Sunday, May 01, 2005

Lemony Snicket

(Note: Some spoilers.)

Yesterday I finally saw Lemony Snicket. Finally--after all these months. All in all, I felt like it was a rather uneven portrayal, what with the odd combination of humor, outright weirdness coming right out of left field (or really I don't know what field), and the occasional shock of reality, of the unsettling variety. Though the humor was all pretty much so-called "dark," it still seemed an odd fit with the few jolts of "reality" that got thrown in, startling me. Okay, really it was mainly one instance that shocked me a little, and you may laugh when you hear it. It wasn't blood or gore; it wasn't crude or really even offensive. It was just when the boy, Klaus, got slapped by his uncle, Count Olaf. Okay, I'm a weird one, but I can take a certain level of violence and not really be phased by it. Good or bad, that's the truth. But there are certain things that will make me step back, even despite the fact that they might be smaller than the big violent things the movies often wallow in so much. I can watch a man get beat up--no big deal. I see a kid get spit on, and it shocks me. (Real example--Power of One.) Analyzing my reactions would take a whole (much longer) essay, but the bottom line, I think, is that humiliation impacts me far deeper than "mere" violence.

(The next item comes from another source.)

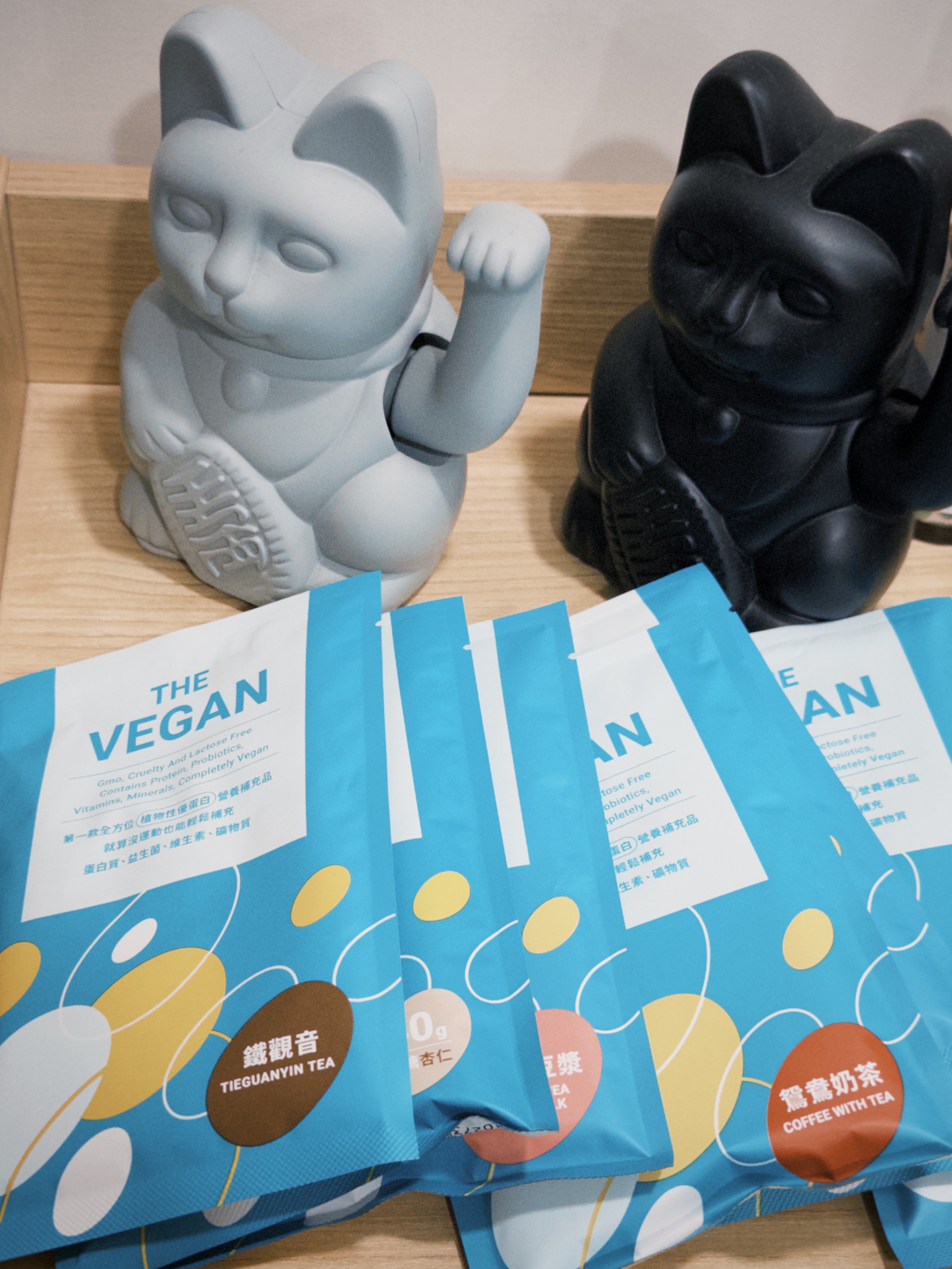 THE VEGAN 植物性優蛋白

I'm not sure what category the slap falls under, but it just seemed so--I guess real that it startled me. I guess it touched below the surface humor of disastrous events and dire happenings that the movie plays off of, touched deeper to something that seemed realer and more disturbing. Most of the events seemed so outlandish and ridiculous that it stood out in startling contrast. It felt like stepping out of the fantasy movie-land into some real-time videocamera recording...an effect that was jarring. Maybe it epitomized the whole wrongness of the situation, the way the uncle was treating the children--making them slave for him while he made plans to come into their inheritance--and then slapping one of them. Just--treating Klaus like he was worthless and Count Olaf's property to be slapped and pushed around. Disrespected. I think that's at the heart of it. Slaps are hardly the most violent thing you can do to a person, and yet to me they seem to be deeply disrespectful. Like the aforementioned spitting incident; I hate to see a person disrespected or humiliated. I guess there's not much that bothers me more than that.

I'm talking like slapping and spitting are the worst things that can happen to a person in the so-called Real World. I don't mean that at all. I just mean, they seem the closest and realest to my world, the easiest to imagine. While houses burning down and oncoming trains (while you're locked in cars straddling the tracks) and murderous uncles seem far less real to my sphere of experience.

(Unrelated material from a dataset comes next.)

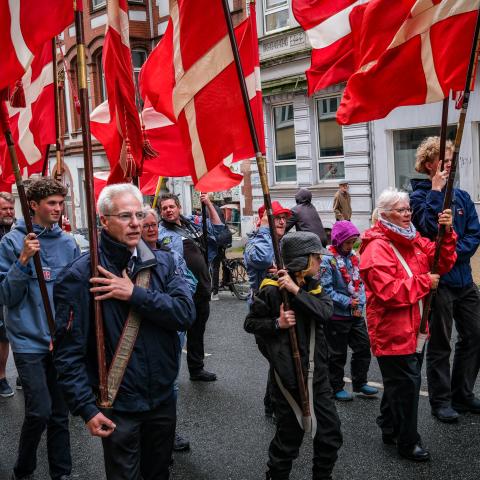 De danske Årsmøder 2024 kom godt i mål - på trods af regnvejr og EU-valg.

Besides that, the death of a new friend during the course of the movie, the fatal dangers that somehow weren't fatal (at least when Count Olaf underwent them) struck an odd and perhaps surreal chord alongside the humorous tone of the move, dark or not, however you please to call it.

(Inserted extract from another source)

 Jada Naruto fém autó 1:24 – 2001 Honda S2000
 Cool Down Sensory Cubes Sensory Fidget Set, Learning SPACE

Other little points throughout the movie touched me in a different way. The children as they faced the ruin of their lives and loss of their parents--wandering amid the charred remains of their house; here an unscarred telescope, there a blackened plaything. Later, rolling up their sleeves (or in Violet's case, tying up her hair) as they made the best of a bad situation in a makeshift tent at their uncle's house, with a locket of their parents' profiles watching over them as they played and laughed together. And, at the end, reading the belated letter from their parents, written so many years before, with words of such goodness and hope and all the things the movie purported not to be about. “At times the world may seem like an unfriendly and sinister place, but believe us when we say that there is much more good in it than bad... and what may seem like a series of unfortunate events might, in fact, be the first steps of a journey.” Things didn't turn out perfectly for the kids. Uncle Olaf escaped. Their final fate hangs uneasily in the air, left unknown to us. But the yellowed letter, arriving years late, and all it reminded of the light among the clouds that gives us hope of things better and an underlying sense, was as close to a happy ending as a movie about deplorable circumstances and unfortunate events might dare to be. Though I might've wished for more reason to the hope and sense to the puzzles, and maybe even a little evidence of the goodness, I came away warmed, at least, by the moments that rang true.